> [SUPPLIED MATERIAL]:
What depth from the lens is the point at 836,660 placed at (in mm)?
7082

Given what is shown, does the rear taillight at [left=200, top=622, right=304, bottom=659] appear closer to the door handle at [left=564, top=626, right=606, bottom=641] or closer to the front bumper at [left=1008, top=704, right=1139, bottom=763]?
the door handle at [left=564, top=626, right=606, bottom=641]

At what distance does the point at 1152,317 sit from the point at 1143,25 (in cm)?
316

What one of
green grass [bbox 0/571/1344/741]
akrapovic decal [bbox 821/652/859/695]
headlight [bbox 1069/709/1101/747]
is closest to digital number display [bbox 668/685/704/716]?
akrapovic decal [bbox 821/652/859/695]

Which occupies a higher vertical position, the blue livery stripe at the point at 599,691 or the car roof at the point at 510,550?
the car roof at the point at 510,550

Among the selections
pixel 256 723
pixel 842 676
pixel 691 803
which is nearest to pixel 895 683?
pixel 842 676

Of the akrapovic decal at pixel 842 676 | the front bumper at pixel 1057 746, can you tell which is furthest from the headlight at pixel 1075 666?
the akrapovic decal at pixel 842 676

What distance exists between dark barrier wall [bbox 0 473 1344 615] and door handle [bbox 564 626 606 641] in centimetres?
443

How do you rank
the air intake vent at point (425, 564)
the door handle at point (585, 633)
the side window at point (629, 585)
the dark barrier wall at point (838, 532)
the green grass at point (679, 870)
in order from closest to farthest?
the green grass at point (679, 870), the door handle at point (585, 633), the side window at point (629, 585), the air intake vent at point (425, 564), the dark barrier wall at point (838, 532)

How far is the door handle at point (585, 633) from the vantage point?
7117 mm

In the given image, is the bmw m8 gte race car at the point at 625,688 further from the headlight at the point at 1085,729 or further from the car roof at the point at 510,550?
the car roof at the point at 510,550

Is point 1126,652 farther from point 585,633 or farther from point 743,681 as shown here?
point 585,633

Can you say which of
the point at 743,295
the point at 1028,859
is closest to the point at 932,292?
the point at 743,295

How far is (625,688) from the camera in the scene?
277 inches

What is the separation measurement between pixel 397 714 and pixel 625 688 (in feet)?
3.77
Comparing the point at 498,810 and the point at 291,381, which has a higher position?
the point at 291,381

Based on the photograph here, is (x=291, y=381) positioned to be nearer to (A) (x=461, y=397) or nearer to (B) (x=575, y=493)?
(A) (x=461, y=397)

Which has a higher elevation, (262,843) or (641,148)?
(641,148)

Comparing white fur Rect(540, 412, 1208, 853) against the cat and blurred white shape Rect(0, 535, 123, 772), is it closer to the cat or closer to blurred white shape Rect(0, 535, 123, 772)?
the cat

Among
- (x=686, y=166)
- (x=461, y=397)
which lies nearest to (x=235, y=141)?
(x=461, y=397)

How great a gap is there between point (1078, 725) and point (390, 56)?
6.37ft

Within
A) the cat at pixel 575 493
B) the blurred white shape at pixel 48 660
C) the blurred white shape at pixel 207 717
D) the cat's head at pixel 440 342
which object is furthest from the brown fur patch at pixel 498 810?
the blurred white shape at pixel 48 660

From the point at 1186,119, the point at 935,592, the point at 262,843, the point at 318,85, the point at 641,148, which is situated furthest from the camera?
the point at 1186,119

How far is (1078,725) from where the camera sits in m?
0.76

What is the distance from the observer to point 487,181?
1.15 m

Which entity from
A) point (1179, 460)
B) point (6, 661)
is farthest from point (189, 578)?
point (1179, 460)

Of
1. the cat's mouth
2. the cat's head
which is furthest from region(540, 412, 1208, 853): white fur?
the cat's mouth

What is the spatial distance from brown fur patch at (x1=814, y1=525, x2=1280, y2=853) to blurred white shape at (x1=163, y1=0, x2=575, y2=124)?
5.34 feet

> [GOAL OF THE EXERCISE]: Restate every line of the data word for word.

> [RESULT OF THE EXERCISE]:
What depth from the lens is the point at 836,660 placed at (in mm)?
7082

Given what is shown, does the rear taillight at [left=200, top=622, right=304, bottom=659] appear closer to the door handle at [left=564, top=626, right=606, bottom=641] or closer to the front bumper at [left=1008, top=704, right=1139, bottom=763]?
the door handle at [left=564, top=626, right=606, bottom=641]

At what distance does the point at 1152,317 sit from the point at 1143,25 (in cm)?
316

What one of
green grass [bbox 0/571/1344/741]
akrapovic decal [bbox 821/652/859/695]
headlight [bbox 1069/709/1101/747]
is closest to digital number display [bbox 668/685/704/716]?
akrapovic decal [bbox 821/652/859/695]

Which occupies a higher vertical position, the blue livery stripe at the point at 599,691 or the car roof at the point at 510,550?
the car roof at the point at 510,550

Among the selections
pixel 256 723
pixel 842 676
pixel 691 803
which is nearest to pixel 895 683?
pixel 842 676

Of the akrapovic decal at pixel 842 676 | the front bumper at pixel 1057 746, can you tell which is furthest from the headlight at pixel 1075 666?
the akrapovic decal at pixel 842 676

What distance exists between dark barrier wall [bbox 0 473 1344 615] and door handle [bbox 564 626 606 641] in centimetres?
443

How do you rank
the air intake vent at point (425, 564)
the door handle at point (585, 633)
the side window at point (629, 585)
the dark barrier wall at point (838, 532)
the green grass at point (679, 870)
in order from closest to farthest?
the green grass at point (679, 870), the door handle at point (585, 633), the side window at point (629, 585), the air intake vent at point (425, 564), the dark barrier wall at point (838, 532)

How far is the door handle at point (585, 633) from the vantage point?
7117 mm

In the given image, is the bmw m8 gte race car at the point at 625,688 further from the headlight at the point at 1085,729 or further from the car roof at the point at 510,550?
the car roof at the point at 510,550

Is point 1126,652 farther from point 585,633 or farther from point 743,681 as shown here?
point 585,633

Can you say which of
the point at 743,295
the point at 1028,859
is closest to the point at 932,292?
the point at 743,295

How far is (625,688) from the camera in the scene?
277 inches

What is the separation measurement between pixel 397 714 and pixel 625 688 (in feet)?
3.77
Comparing the point at 498,810 and the point at 291,381, which has a higher position?
the point at 291,381

Based on the photograph here, is (x=291, y=381) positioned to be nearer to (A) (x=461, y=397) or nearer to (B) (x=575, y=493)?
(A) (x=461, y=397)

Which has a higher elevation, (262,843) or (641,148)?
(641,148)

Comparing white fur Rect(540, 412, 1208, 853) against the cat and blurred white shape Rect(0, 535, 123, 772), is it closer to the cat or closer to blurred white shape Rect(0, 535, 123, 772)?
the cat

Among
- (x=686, y=166)
- (x=461, y=397)
which lies nearest to (x=235, y=141)?
(x=461, y=397)

How great a gap is there between point (1078, 725) and point (390, 56)?
6.37ft

Within
A) the cat at pixel 575 493
B) the blurred white shape at pixel 48 660
C) the blurred white shape at pixel 207 717
D) the cat's head at pixel 440 342
which object is furthest from the brown fur patch at pixel 498 810?
the blurred white shape at pixel 48 660

From the point at 1186,119, the point at 935,592, the point at 262,843, the point at 318,85, the point at 641,148, which is situated furthest from the camera?
the point at 1186,119

How far is (1078,725) from where the camera sits in m?
0.76

What is the distance from the observer to point 487,181?
1.15 m

Which entity from
A) point (1179, 460)
B) point (6, 661)
is farthest from point (189, 578)?
point (1179, 460)

Of
1. the cat's mouth
2. the cat's head
which is furthest from region(540, 412, 1208, 853): white fur?
the cat's mouth

What is the spatial distance from brown fur patch at (x1=814, y1=525, x2=1280, y2=853) to blurred white shape at (x1=163, y1=0, x2=575, y2=124)?
5.34 feet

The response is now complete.